#### Goal:
Return every one of the records below word for word, without changing anything.

= = = = =

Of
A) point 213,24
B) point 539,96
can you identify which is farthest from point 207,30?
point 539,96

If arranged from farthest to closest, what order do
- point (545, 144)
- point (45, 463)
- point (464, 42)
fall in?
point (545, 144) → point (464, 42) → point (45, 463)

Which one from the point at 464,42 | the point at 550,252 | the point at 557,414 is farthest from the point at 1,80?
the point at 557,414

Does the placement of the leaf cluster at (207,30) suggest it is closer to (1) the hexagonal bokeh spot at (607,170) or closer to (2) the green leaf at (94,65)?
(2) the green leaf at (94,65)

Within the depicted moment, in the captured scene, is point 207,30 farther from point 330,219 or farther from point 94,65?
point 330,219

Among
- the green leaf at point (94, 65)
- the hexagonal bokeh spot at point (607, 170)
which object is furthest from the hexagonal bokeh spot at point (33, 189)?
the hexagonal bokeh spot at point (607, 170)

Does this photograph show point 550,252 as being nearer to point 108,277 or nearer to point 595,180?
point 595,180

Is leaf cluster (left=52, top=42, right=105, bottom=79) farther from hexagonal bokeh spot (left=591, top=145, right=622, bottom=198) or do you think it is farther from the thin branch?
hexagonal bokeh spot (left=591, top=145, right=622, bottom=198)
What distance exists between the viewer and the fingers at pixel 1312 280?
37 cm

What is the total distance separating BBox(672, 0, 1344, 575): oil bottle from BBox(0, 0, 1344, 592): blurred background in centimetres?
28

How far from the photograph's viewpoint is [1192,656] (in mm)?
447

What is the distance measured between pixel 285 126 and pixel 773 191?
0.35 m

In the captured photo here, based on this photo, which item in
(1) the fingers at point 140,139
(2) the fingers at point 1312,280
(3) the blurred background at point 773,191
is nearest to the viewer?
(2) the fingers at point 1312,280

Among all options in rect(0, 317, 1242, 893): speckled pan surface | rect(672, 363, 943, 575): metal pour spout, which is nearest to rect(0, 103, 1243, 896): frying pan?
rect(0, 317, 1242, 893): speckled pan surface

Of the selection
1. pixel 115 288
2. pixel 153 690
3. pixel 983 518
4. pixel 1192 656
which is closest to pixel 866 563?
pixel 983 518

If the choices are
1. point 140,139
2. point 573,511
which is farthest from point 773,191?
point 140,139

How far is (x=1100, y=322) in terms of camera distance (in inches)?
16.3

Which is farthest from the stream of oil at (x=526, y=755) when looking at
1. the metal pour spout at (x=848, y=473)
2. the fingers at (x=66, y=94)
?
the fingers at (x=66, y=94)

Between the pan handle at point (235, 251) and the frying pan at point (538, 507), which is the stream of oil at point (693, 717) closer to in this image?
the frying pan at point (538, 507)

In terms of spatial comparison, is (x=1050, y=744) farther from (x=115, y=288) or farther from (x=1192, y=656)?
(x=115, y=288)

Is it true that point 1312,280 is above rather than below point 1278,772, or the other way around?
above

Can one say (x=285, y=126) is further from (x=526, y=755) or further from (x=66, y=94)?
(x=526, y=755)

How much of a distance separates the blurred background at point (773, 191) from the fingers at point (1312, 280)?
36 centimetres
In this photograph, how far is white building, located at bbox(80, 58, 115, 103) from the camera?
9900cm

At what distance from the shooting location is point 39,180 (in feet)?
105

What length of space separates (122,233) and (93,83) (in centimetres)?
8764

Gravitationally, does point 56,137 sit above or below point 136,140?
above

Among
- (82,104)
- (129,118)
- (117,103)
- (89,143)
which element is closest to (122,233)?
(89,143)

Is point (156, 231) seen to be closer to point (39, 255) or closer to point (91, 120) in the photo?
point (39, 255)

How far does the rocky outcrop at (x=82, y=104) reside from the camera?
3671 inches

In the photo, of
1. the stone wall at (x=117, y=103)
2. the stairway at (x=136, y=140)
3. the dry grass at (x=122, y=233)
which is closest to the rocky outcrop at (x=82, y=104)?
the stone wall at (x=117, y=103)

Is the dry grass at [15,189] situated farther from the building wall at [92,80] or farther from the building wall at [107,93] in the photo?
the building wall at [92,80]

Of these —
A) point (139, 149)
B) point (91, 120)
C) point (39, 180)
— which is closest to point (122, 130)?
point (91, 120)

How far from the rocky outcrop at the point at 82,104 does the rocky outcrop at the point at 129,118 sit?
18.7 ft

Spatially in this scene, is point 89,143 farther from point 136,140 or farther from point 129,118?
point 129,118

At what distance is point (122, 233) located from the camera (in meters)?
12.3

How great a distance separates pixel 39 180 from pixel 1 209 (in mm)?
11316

= = = = =

#### Worked solution:
Of
A) point 213,24
B) point 539,96
can you identify which is farthest from point 207,30?
point 539,96

If arranged from farthest to closest, what order do
- point (545, 144)
- point (45, 463)
- point (464, 42)
fall in?
point (545, 144) → point (464, 42) → point (45, 463)

Which one from the point at 464,42 | the point at 550,252 | the point at 557,414 is farthest from the point at 1,80?
the point at 557,414

Does the placement of the leaf cluster at (207,30) suggest it is closer to (1) the hexagonal bokeh spot at (607,170) or closer to (2) the green leaf at (94,65)?
(2) the green leaf at (94,65)

Within the depicted moment, in the captured scene, is point 207,30 farther from point 330,219 or farther from point 94,65?
point 330,219

Among
- the green leaf at point (94, 65)
- the hexagonal bokeh spot at point (607, 170)
which object is furthest from the hexagonal bokeh spot at point (33, 189)?
the hexagonal bokeh spot at point (607, 170)

Does this photograph show point 550,252 as being nearer to point 108,277 or nearer to point 595,180?
point 595,180

Is leaf cluster (left=52, top=42, right=105, bottom=79) farther from hexagonal bokeh spot (left=591, top=145, right=622, bottom=198) or do you think it is farther from the thin branch?
hexagonal bokeh spot (left=591, top=145, right=622, bottom=198)
What distance exists between the viewer and the fingers at pixel 1312 280?
37 cm

What is the total distance separating BBox(672, 0, 1344, 575): oil bottle from BBox(0, 0, 1344, 592): blurred background in centimetres?
28

How far from the photograph's viewpoint is [1192,656] (in mm)?
447

What is the distance measured between pixel 285 126 and pixel 773 191?
0.35 m

In the captured photo here, based on this photo, which item in
(1) the fingers at point 140,139
(2) the fingers at point 1312,280
(3) the blurred background at point 773,191
is nearest to the viewer?
(2) the fingers at point 1312,280

Among all options in rect(0, 317, 1242, 893): speckled pan surface | rect(672, 363, 943, 575): metal pour spout, which is nearest to rect(0, 103, 1243, 896): frying pan?
rect(0, 317, 1242, 893): speckled pan surface

Of the selection
1. pixel 115 288
2. pixel 153 690
3. pixel 983 518
4. pixel 1192 656
which is closest to pixel 866 563?
pixel 983 518

If the choices are
1. point 140,139
2. point 573,511
which is farthest from point 773,191?
point 140,139

How far is (x=1100, y=322) in terms of camera distance (in inches)?
16.3

Which is farthest from the stream of oil at (x=526, y=755) when looking at
1. the metal pour spout at (x=848, y=473)
2. the fingers at (x=66, y=94)
?
the fingers at (x=66, y=94)

Between the pan handle at point (235, 251) and the frying pan at point (538, 507), which is the stream of oil at point (693, 717) closer to in this image?
the frying pan at point (538, 507)

In terms of spatial comparison, is (x=1050, y=744) farther from (x=115, y=288) or farther from (x=1192, y=656)?
(x=115, y=288)

Is it true that point 1312,280 is above rather than below point 1278,772, or the other way around?
above

Can one say (x=285, y=126) is further from (x=526, y=755) or further from (x=66, y=94)?
(x=526, y=755)

How much of a distance separates the blurred background at point (773, 191) from the fingers at point (1312, 280)?
36 centimetres
In this photograph, how far is white building, located at bbox(80, 58, 115, 103) from the camera?
9900cm

At what distance from the shooting location is point 39,180 (in feet)?
105

What length of space separates (122,233) and (93,83) (in centimetres)?
8764

Gravitationally, does point 56,137 sit above or below point 136,140?
above

Among
- (82,104)
- (129,118)
- (117,103)
- (89,143)
which element is closest to (122,233)?
(89,143)

Is point (156, 231) seen to be closer to point (39, 255) or closer to point (91, 120) in the photo?
point (39, 255)

How far does the rocky outcrop at (x=82, y=104) reside from the camera?
3671 inches

In the photo, of
1. the stone wall at (x=117, y=103)
2. the stairway at (x=136, y=140)
3. the dry grass at (x=122, y=233)
which is closest to the rocky outcrop at (x=82, y=104)?
the stone wall at (x=117, y=103)

Is the dry grass at [15,189] situated farther from the building wall at [92,80] or farther from the building wall at [107,93] in the photo?
the building wall at [92,80]

Of these —
A) point (139, 149)
B) point (91, 120)
C) point (39, 180)
— which is closest to point (122, 130)?
point (91, 120)

How far from the rocky outcrop at the point at 82,104 does the rocky outcrop at the point at 129,118 sit?
18.7 ft

Spatially in this scene, is point 89,143 farther from point 136,140 or farther from point 129,118?
point 129,118

At what distance is point (122, 233) located from the camera (in meters)?
12.3

How great a distance separates pixel 39 180 from pixel 1 209 (in mm)?
11316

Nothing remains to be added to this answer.